▸ EXERCISE TASK
In the records from the line containing "What is the distance" through the line containing "Answer: point 89,127, point", switch "camera" to "photographer" and give those lines again, leaving everything else unchanged.

▸ EXTRACTED DATA
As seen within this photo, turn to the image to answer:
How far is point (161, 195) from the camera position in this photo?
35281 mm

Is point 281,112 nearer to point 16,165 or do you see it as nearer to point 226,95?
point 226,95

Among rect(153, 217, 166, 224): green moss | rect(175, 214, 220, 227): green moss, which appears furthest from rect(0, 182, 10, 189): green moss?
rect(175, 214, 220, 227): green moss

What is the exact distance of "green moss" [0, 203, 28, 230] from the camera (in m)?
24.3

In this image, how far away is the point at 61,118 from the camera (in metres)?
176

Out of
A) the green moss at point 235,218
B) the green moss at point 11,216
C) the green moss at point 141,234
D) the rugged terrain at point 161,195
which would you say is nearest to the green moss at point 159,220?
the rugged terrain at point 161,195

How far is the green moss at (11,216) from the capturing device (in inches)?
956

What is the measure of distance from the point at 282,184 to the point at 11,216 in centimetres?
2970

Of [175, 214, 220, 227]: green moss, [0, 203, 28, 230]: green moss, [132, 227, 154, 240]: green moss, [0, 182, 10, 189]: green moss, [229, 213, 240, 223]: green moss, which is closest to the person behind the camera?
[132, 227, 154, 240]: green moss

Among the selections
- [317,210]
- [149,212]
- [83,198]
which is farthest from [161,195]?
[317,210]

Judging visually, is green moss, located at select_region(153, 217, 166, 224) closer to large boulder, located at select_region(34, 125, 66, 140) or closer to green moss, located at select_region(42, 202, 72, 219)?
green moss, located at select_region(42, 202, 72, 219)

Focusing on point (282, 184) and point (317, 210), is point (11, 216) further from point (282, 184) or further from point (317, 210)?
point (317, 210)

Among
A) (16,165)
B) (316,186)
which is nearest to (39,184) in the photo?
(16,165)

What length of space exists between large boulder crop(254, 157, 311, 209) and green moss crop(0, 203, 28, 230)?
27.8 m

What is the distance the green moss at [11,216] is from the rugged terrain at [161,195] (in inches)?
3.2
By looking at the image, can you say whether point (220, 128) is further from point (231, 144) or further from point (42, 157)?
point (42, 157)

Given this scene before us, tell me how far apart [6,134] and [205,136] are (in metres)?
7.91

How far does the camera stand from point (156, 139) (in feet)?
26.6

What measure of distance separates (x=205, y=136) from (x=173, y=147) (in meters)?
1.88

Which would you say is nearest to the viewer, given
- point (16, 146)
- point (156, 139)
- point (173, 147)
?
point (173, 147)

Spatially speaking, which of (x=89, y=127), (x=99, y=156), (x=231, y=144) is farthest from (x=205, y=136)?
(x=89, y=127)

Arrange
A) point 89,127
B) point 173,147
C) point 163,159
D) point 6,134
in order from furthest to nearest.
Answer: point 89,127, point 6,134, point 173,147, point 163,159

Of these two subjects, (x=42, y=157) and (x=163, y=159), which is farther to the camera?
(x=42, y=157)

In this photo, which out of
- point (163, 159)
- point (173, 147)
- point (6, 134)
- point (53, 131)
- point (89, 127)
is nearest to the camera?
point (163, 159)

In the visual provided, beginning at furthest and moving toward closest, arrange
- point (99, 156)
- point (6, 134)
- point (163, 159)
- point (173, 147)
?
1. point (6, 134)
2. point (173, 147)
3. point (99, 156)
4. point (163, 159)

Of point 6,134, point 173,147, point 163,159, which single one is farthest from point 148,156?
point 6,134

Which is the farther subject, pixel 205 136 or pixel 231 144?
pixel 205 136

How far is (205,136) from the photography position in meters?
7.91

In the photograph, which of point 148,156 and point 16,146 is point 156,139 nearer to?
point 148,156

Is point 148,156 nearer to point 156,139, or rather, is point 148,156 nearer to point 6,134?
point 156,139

* * *

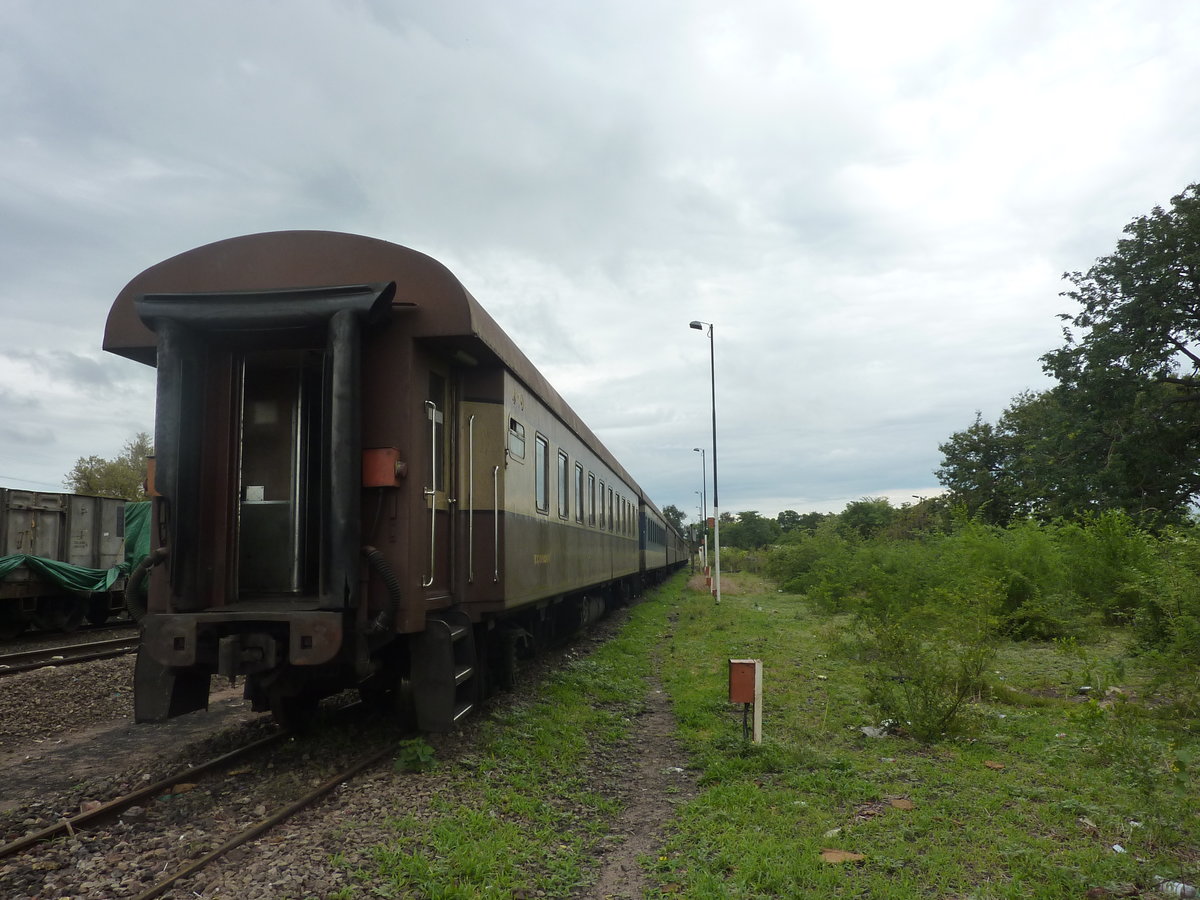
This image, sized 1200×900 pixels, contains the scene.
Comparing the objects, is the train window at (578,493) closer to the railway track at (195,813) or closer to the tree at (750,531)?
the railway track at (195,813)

▸ THE SOLUTION
What is the distance the green moss at [11,216] is from the rugged terrain at [161,195] (in inches)?
3.2
By looking at the image, can you say whether point (220, 128) is further from point (231, 144) or further from point (42, 157)?
point (42, 157)

Given this scene before us, tell me how far apart [6,134] and [205,136] are (in metres)?
7.91

How far does the photographer stand from point (156, 139) (in feet)?
26.6

What measure of distance separates (x=205, y=136) from (x=173, y=147) (in meters)?
1.88

Which would you say is nearest to the viewer, given
- point (16, 146)
- point (156, 139)
- point (173, 147)
?
point (173, 147)

Spatially speaking, which of (x=89, y=127), (x=99, y=156), (x=231, y=144) is farthest from (x=205, y=136)?
(x=89, y=127)

Arrange
A) point 89,127
B) point 173,147
C) point 163,159
D) point 6,134
in order from furthest to nearest.
Answer: point 89,127, point 6,134, point 173,147, point 163,159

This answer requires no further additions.